Asked by on with 1 answer:

Does marriage mean you have zero privacy? We have been married for 7 years. I first found out he spies on me after our first year of marriage. He looks on the computer to see every place I visit on the web etc. He continues to do this and I do not feel it is fair that he invades my privacy. He has gone so far to say that he finds it strange I have a password on my email account?? I had email before I married him so by marrying him I no longer have my own email account? To my knowledge most everyone married or not has their own? This invasion has made me feel like a prisoner almost because it goes beyond that.

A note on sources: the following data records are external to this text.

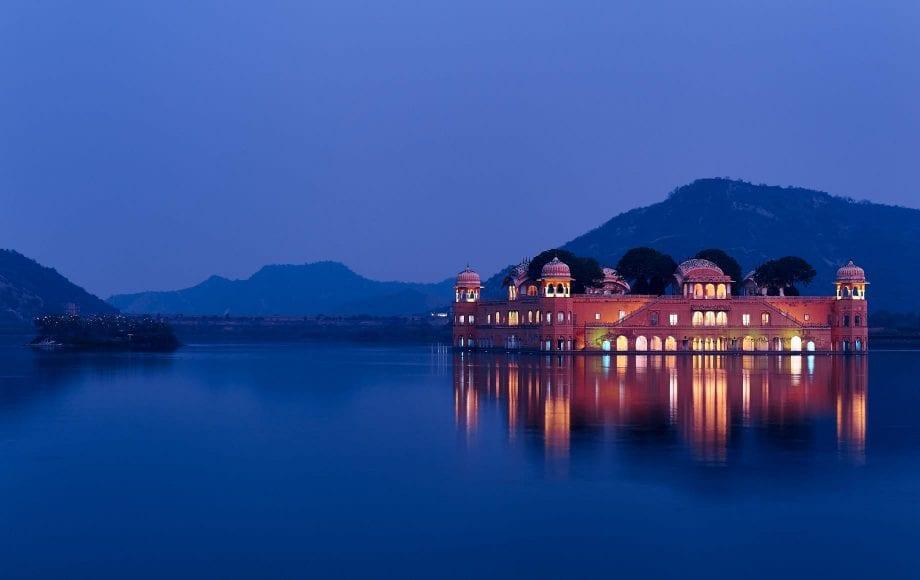 Beautiful Lake Scenery of Jaipur
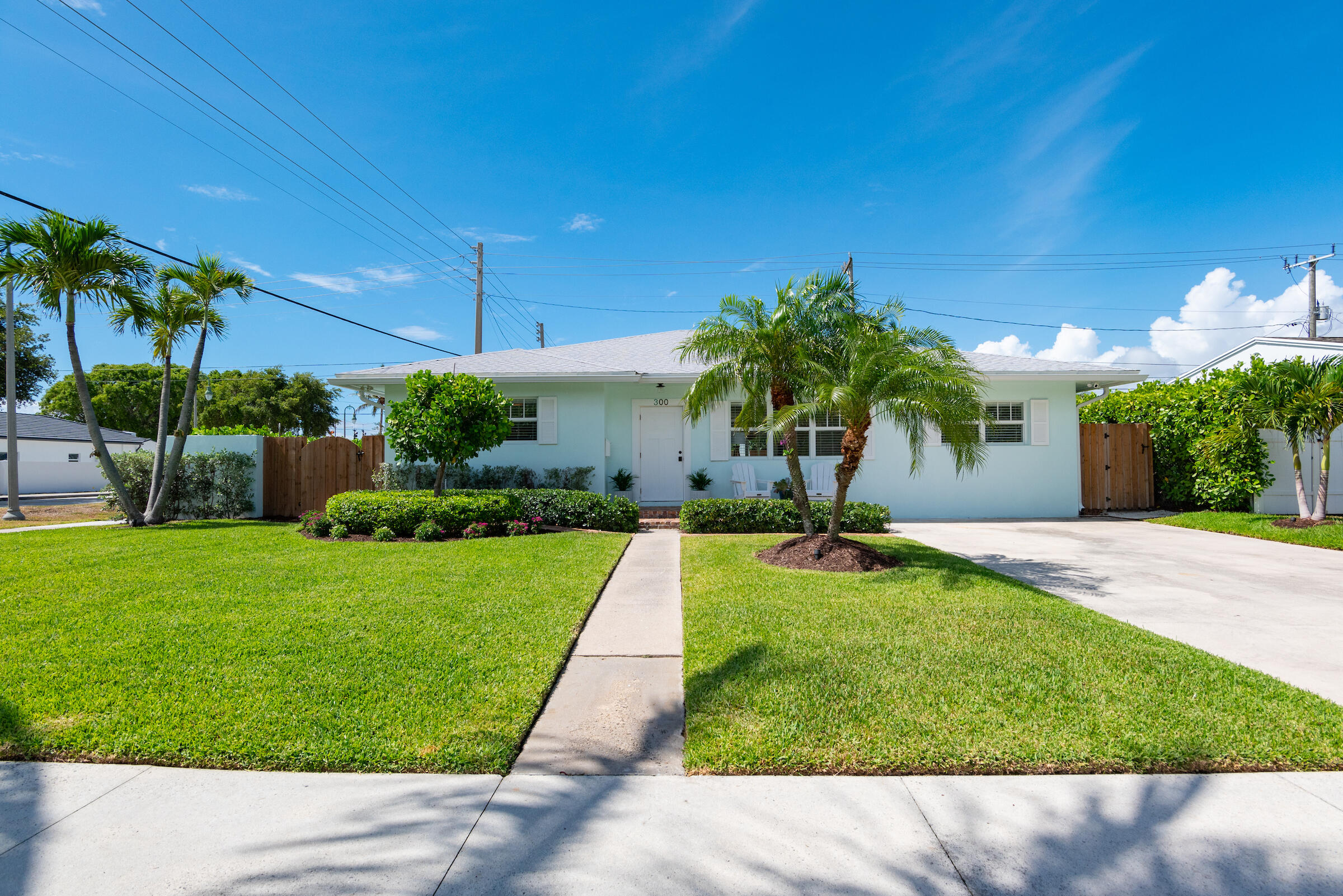 300  Lytle Street  For Sale 10721270, FL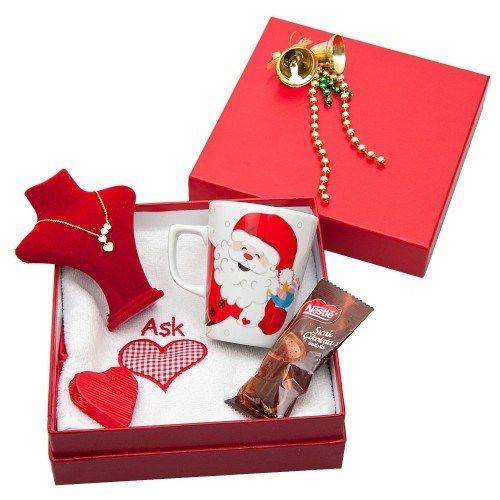 """""""Romantik ve hafızalara kazınacak bir yeni yıl hediyesi arıyorum"""" diyenlere müjde!  Çan ve yeni yıl zinciri ile süslü şık kapağıyla birlikte tarafınıza ulaştırılacak olan bu kutuda noel baba baskılı kupa bardak, kalp nakışlı havlu, sıcak çikolata, kalpli çikolata ve sergi büstüyle altın kolye bulunmaktadır.Daha fazla hediye seçeneği için: http://www.hediyedenizi.com/yilbasi-hediyesi"""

If I don’t answer my cell phone all everytime he has called I get questioned… What does this mean?

My husband spies on me.

Answered by on -

A.

What it means is that your husband has serious issues around trust. I don’t know what has made him so fearful of abandonment. I do know that the very things he is doing to keep you close are putting distance between you. Of course you have a right to some privacy and some personal space. But if you are fighting about that, you won’t get anywhere. The two of you need to deal directly with how to give him the reassurance he needs while still acknowledging that you are each separate people as well as partners.
I wish you well.
Dr. Marie

My husband spies on me.

Dr. Marie Hartwell-Walker

Dr. Marie is licensed as both a psychologist and marriage and family counselor. She specializes in couples and family therapy and parent education. Follow her on Facebook or Twitter.

APA Reference
Hartwell-Walker, D. (2018). My husband spies on me.. Psych Central. Retrieved on January 24, 2019, from https://psychcentral.com/ask-the-therapist/2007/03/09/my-husband-spies-on-me/
Scientifically Reviewed
Last updated: 8 May 2018
Last reviewed: By a member of our scientific advisory board on 8 May 2018
Published on Psych Central.com. All rights reserved.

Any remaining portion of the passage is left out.